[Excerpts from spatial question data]
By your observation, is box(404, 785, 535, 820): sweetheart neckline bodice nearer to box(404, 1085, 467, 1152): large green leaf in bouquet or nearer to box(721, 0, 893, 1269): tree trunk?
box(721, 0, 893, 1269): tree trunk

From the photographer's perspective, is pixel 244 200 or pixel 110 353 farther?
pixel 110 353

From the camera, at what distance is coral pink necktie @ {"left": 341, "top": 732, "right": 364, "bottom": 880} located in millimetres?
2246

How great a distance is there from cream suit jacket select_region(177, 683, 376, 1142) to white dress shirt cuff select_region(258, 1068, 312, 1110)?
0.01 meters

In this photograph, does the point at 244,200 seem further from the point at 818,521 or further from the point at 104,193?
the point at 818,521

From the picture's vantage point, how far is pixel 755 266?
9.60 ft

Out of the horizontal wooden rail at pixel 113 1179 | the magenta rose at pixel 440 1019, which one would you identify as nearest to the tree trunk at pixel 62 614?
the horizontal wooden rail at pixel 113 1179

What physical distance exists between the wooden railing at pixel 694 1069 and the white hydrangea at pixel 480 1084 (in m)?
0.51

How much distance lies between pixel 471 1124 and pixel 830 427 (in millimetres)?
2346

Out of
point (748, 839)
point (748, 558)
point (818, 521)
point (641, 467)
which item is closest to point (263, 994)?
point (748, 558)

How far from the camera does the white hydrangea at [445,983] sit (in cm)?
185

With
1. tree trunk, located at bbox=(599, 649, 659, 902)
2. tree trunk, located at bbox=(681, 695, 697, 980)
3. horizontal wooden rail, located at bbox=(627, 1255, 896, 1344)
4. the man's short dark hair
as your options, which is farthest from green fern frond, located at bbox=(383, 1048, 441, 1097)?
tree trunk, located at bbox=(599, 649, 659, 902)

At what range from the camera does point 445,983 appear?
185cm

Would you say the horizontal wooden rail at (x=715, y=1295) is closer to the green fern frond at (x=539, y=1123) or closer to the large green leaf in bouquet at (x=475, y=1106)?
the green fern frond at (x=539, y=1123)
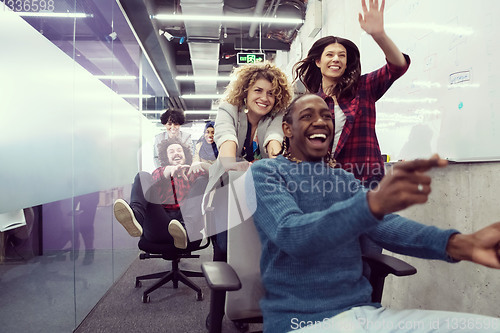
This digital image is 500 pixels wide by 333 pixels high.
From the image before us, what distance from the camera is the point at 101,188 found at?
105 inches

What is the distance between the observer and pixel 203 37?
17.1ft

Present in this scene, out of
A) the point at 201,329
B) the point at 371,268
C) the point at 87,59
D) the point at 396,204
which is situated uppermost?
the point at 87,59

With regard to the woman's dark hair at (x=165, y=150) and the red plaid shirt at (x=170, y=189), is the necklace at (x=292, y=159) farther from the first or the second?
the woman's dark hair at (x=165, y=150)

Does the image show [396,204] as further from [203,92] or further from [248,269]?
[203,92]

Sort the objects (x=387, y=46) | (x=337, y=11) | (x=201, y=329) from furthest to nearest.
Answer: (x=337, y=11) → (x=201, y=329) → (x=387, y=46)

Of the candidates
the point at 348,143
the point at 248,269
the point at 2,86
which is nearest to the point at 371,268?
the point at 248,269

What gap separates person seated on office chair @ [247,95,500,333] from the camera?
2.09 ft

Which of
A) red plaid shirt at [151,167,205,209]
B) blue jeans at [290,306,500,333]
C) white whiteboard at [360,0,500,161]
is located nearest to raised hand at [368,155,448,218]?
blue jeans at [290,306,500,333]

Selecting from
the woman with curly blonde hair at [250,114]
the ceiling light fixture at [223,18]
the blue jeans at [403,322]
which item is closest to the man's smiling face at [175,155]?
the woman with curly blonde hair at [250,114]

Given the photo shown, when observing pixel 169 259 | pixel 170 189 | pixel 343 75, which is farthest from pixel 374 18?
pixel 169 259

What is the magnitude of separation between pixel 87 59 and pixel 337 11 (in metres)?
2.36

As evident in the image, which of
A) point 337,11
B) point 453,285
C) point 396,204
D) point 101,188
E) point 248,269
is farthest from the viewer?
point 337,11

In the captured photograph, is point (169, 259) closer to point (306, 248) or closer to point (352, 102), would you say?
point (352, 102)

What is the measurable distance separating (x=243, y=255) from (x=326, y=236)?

[Task statement] Reproduce the data above word for word, leaving out the images.

[In response]
By your observation, is box(404, 785, 535, 820): sweetheart neckline bodice nearer to box(404, 1085, 467, 1152): large green leaf in bouquet or nearer to box(721, 0, 893, 1269): tree trunk?
box(721, 0, 893, 1269): tree trunk

From the photographer's perspective, is pixel 244 200 or pixel 110 353 farther?
pixel 110 353

From the camera, at what distance is coral pink necktie @ {"left": 341, "top": 732, "right": 364, "bottom": 880} located in millimetres?
2246

How great a distance is there from cream suit jacket select_region(177, 683, 376, 1142) to white dress shirt cuff select_region(258, 1068, 312, 1110)?
0.01 meters

In this photograph, does the point at 244,200 seem further from the point at 818,521 or further from the point at 104,193?
the point at 818,521

From the picture's vantage point, how far is pixel 755 266?
9.60 ft

Out of the horizontal wooden rail at pixel 113 1179 | the magenta rose at pixel 440 1019, which one would you identify as nearest to the tree trunk at pixel 62 614?
the horizontal wooden rail at pixel 113 1179

What physical distance exists between the wooden railing at pixel 694 1069 and the white hydrangea at pixel 480 1084 (in m)?
0.51

How much distance lies between pixel 471 1124 and pixel 830 427 (in millimetres)?
2346

Out of
point (748, 839)
point (748, 558)
point (818, 521)
point (641, 467)
which item is closest to point (263, 994)?
point (748, 558)

How far from the camera does the white hydrangea at [445,983] sit (in cm)?
185

With
1. tree trunk, located at bbox=(599, 649, 659, 902)
2. tree trunk, located at bbox=(681, 695, 697, 980)
3. horizontal wooden rail, located at bbox=(627, 1255, 896, 1344)
4. the man's short dark hair
as your options, which is farthest from green fern frond, located at bbox=(383, 1048, 441, 1097)?
tree trunk, located at bbox=(599, 649, 659, 902)

At what range from the camera does point 445,983 appear?
185cm

Would you say the horizontal wooden rail at (x=715, y=1295) is closer to the green fern frond at (x=539, y=1123) or closer to the large green leaf in bouquet at (x=475, y=1106)?
the green fern frond at (x=539, y=1123)
This digital image is 500 pixels wide by 333 pixels high.
From the image before us, what distance from the camera is the point at 101,188 found at?
105 inches

What is the distance between the observer and pixel 203 37?
17.1ft

Present in this scene, out of
A) the point at 201,329
B) the point at 371,268
C) the point at 87,59
D) the point at 396,204
which is situated uppermost?
the point at 87,59

With regard to the woman's dark hair at (x=165, y=150) and the red plaid shirt at (x=170, y=189), is the necklace at (x=292, y=159) farther from the first or the second?
the woman's dark hair at (x=165, y=150)

Does the image show [396,204] as further from [203,92] or further from [248,269]?
[203,92]

Sort the objects (x=387, y=46) | (x=337, y=11) | (x=201, y=329) from furthest to nearest.
Answer: (x=337, y=11) → (x=201, y=329) → (x=387, y=46)

Of the candidates
the point at 348,143
the point at 248,269
the point at 2,86
which is nearest to the point at 371,268?
the point at 248,269

What gap separates person seated on office chair @ [247,95,500,333] from the camera?
2.09 ft

Which of
A) red plaid shirt at [151,167,205,209]
B) blue jeans at [290,306,500,333]
C) white whiteboard at [360,0,500,161]
is located nearest to raised hand at [368,155,448,218]?
blue jeans at [290,306,500,333]

Selecting from
the woman with curly blonde hair at [250,114]
the ceiling light fixture at [223,18]
the blue jeans at [403,322]
which item is closest to the man's smiling face at [175,155]?
the woman with curly blonde hair at [250,114]

Given the photo shown, when observing pixel 169 259 | pixel 170 189 | pixel 343 75, which is farthest from pixel 374 18?
pixel 169 259

What is the magnitude of separation between pixel 87 59 and pixel 337 11 (in metres)?
2.36

As evident in the image, which of
A) point 337,11
B) point 453,285
C) point 396,204
D) point 101,188
E) point 248,269
is farthest from the viewer?
point 337,11

In the captured photograph, is point (169, 259) closer to point (306, 248) or closer to point (352, 102), would you say?
point (352, 102)

What is the measurable distance separating (x=243, y=255) from (x=326, y=236)?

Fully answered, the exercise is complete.